■ Requirement A ■
Reproduce verbatim the part of the records that opens with their first line and closes with the line containing "point (439, 198) →", including both of those lines.

■ Source document ■
Tesla started the new year by releasing data that throw its growth story into doubt.
The company reported Wednesday that at the end of the fourth quarter it was making 6,668 cars per week on average — far less than what Chief Executive Elon Musk once promised analysts. “What people should absolutely have zero concern about is that Tesla will achieve a 10,000-unit production week by the end of next year,” Musk said on a conference call in August 2017.
Sales growth, meanwhile, slowed dramatically. After a bang-up second quarter that saw unit sales more than double over a year earlier, the growth rate slowed in the fourth quarter to 8%, with total sales of 90,700 vehicles.
Sales of the new Model 3 electric sedan – crucial to Tesla’s reputation as a growth stock – fell well below analyst expectations, rising 13% in the fourth quarter, to 63,150. The consensus expectation was for a 17% boost.
Perhaps most worrying of all, from a financial standpoint, the company cut prices $2,000 on all vehicles sold in the U.S. – the Model S, the Model X and the Model 3. That move, which the company said is meant to offset expiring federal subsidies for zero-emission vehicles, could boost demand but at the cost of revenue, cash flow and profit margins.
Investors didn’t take the news well. Tesla’s stock price slid as much as 10% in early trading, and closed down nearly 7%, at $310.12.
Even Tesla optimists were taken aback. “This quarter, the bulls were hoping for more, and we didn’t get it,” said Daniel Ives, a stock analyst at Wedbush Securities who has a target price of $440 on Tesla stock. The results “bolster the bears in the near term,” he said, although he thinks Tesla is in the “early innings” of its corporate history.
Naturally, the bears take a different view.

■ Source data ■
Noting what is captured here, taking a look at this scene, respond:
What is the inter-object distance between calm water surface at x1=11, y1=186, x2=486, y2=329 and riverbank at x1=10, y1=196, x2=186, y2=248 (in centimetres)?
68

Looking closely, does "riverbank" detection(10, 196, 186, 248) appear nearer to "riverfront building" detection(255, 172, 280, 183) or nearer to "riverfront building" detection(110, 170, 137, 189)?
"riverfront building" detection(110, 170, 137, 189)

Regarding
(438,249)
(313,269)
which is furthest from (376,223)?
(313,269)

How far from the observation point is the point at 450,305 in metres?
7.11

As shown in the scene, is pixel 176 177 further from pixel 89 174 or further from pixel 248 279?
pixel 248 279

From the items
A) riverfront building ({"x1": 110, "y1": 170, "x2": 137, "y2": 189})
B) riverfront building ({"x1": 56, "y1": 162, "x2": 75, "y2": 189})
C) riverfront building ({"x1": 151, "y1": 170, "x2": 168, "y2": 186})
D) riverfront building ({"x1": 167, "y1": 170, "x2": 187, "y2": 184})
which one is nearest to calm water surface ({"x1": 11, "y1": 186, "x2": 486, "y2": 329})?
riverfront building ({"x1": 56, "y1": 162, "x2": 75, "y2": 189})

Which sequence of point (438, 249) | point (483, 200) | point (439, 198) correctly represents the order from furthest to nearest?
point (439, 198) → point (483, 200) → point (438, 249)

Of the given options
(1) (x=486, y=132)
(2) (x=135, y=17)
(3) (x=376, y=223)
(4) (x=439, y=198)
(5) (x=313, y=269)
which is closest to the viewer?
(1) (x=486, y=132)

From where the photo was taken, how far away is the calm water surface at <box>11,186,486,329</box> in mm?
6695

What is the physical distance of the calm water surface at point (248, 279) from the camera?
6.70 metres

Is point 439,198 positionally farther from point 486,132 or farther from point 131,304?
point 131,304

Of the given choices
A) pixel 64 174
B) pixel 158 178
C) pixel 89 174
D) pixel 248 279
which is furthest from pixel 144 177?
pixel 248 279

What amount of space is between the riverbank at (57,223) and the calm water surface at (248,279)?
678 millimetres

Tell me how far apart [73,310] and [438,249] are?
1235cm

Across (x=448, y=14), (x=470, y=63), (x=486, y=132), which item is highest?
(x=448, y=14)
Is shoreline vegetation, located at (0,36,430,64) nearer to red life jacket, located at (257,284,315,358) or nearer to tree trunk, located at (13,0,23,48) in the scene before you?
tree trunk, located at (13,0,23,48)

■ Requirement B ■
List every Tesla vehicle model named in the article on Tesla's fourth-quarter results.

■ Reply A ■
Noting what is captured here, taking a look at this scene, respond:
What is the inter-object distance between calm water surface at x1=11, y1=186, x2=486, y2=329 and riverbank at x1=10, y1=196, x2=186, y2=248 (in centimetres)?
68

Looking closely, does "riverbank" detection(10, 196, 186, 248) appear nearer to "riverfront building" detection(255, 172, 280, 183) or nearer to "riverfront building" detection(110, 170, 137, 189)?
"riverfront building" detection(110, 170, 137, 189)

Regarding
(438,249)
(313,269)
which is furthest from (376,223)?
(313,269)

How far from the observation point is the point at 450,305 in metres?
7.11

As shown in the scene, is pixel 176 177 further from pixel 89 174 or further from pixel 248 279?
pixel 248 279

From the items
A) riverfront building ({"x1": 110, "y1": 170, "x2": 137, "y2": 189})
B) riverfront building ({"x1": 56, "y1": 162, "x2": 75, "y2": 189})
C) riverfront building ({"x1": 151, "y1": 170, "x2": 168, "y2": 186})
D) riverfront building ({"x1": 167, "y1": 170, "x2": 187, "y2": 184})
which one is nearest to calm water surface ({"x1": 11, "y1": 186, "x2": 486, "y2": 329})?
riverfront building ({"x1": 56, "y1": 162, "x2": 75, "y2": 189})

Which sequence of point (438, 249) | point (483, 200) | point (439, 198) correctly represents the order from furthest to nearest?
point (439, 198) → point (483, 200) → point (438, 249)

■ Reply B ■
Model S
Model X
Model 3